### Work required:
Copy word for word the stretch of the passage on tests for normality and independence from "In Table 5 we" through "and Kimura (2021).".

### Document text:

Methods of generating random variates from these distributions are available in Johnson (1987) and Cook and Johnson (1986).

Table 3 Powers of tests for bivariate normality and independence—Part I

Table 4 Powers of tests for bivariate normality and independence—Part II

From Tables 3 and 4 we can see that our new test is the most powerful for the bivariate normal, normal mixtures (except for \(\rho =\pm 0.5\) for the mixture B), GBPL and Morgenstern alternatives. Against the sinh\(^{-1}\) alternative it is the best for \(\rho =\pm 0.5\), while for the lognormal alternative it is second best after the BHEP. It is interesting to note that in case of the normal mixture B our test performs better in comparison to others when \(\rho \) gets closer to zero, while in the case of the sinh\(^{-1}\) alternative it is the other way around, i.e. it performs better when \(\rho \) is far from zero.

Consider now testing for trivariate normality and independence.

In Table 5 we present the powers of our tests, as well as those of BHEP and HJG\(_\beta \) tests. We performed testing against trivariate variants of some of the alternatives considered in the bivariate case. The labels are self-explanatory and the densities can be easily derived from the bivariate counterparts with possible exception of the trivariate Morgenstern distribution which can be found in Ota and Kimura (2021).

Table 5 Powers of tests for trivariate normality and independence

The conclusions are more or less similar to the bivariate case, for the alternatives considered. Worth mentioning is that in the case of the Morgenstern alternative our test significantly outperforms all competitors.

4.3 Testing for multivariate normality

Statistical tests for multivariate normality are usually applied to the following standardization of the multivariate simple random sample \(\mathbf {X}\). Let \({\check{\mathbf{X}}}=\widehat{\Sigma }^{-\frac{1}{2}}(\mathbf {X}-\hat{\mu }),\) where \(\widehat{\Sigma }^{-\frac{1}{2}}\) is the unique square root of the inverse of the sample covariance matrix \(\widehat{\Sigma }\).

Our test is no exception and if we apply it to \({\check{\mathbf{X}}}\) instead of \({\widetilde{\mathbf {X}}}\) we can use it to test multivariate normality.

It is easy to see that, like in the original case, the test statistic is affine invariant under the null hypothesis of multivariate normality, and hence the null distribution can be approximated using the Monte Carlo methods.

### Given information:
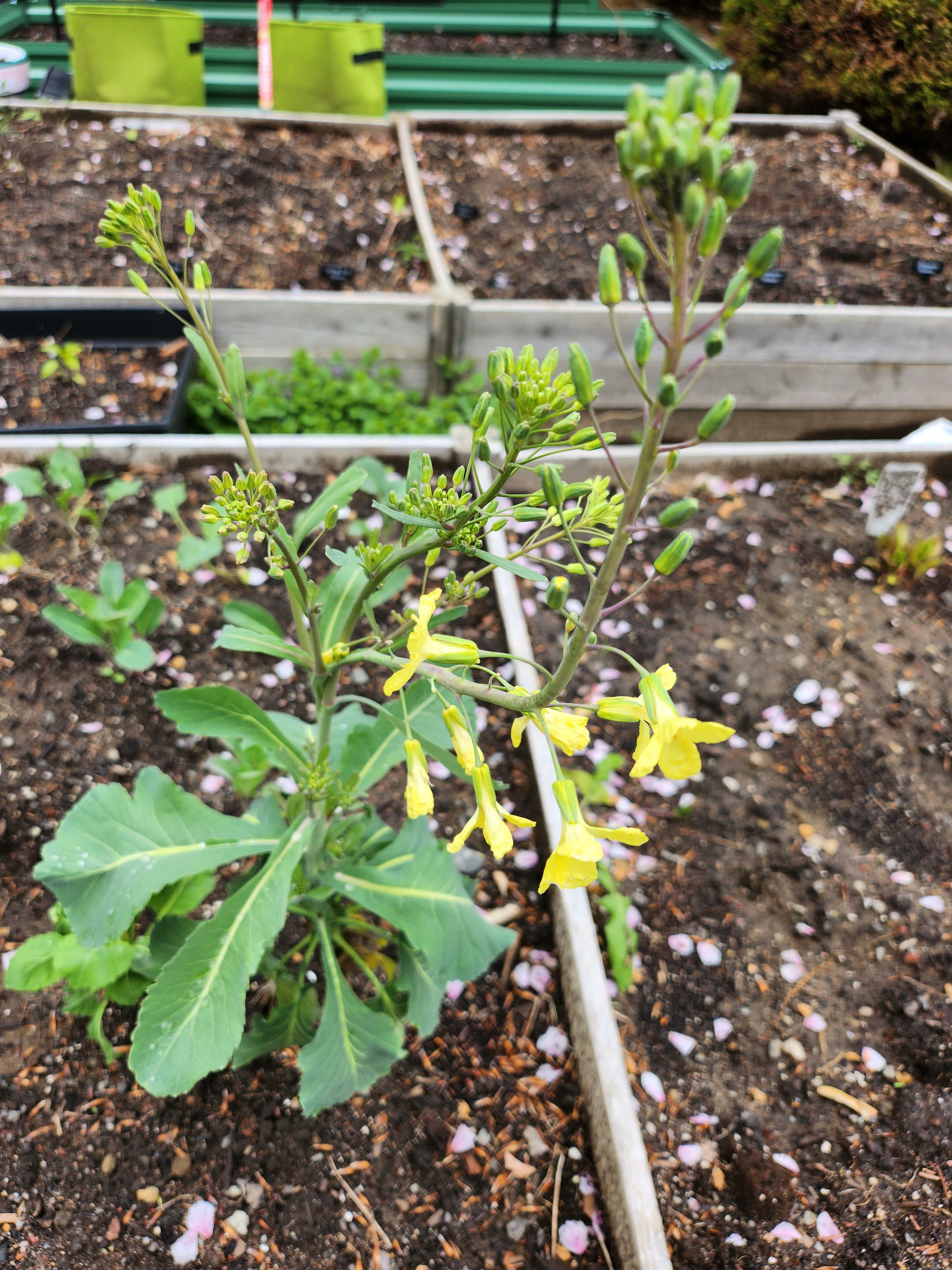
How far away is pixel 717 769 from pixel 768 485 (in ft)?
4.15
...
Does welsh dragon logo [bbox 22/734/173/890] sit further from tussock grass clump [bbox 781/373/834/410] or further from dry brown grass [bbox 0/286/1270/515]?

### Problem solution:
In Table 5 we present the powers of our tests, as well as those of BHEP and HJG\(_\beta \) tests. We performed testing against trivariate variants of some of the alternatives considered in the bivariate case. The labels are self-explanatory and the densities can be easily derived from the bivariate counterparts with possible exception of the trivariate Morgenstern distribution which can be found in Ota and Kimura (2021).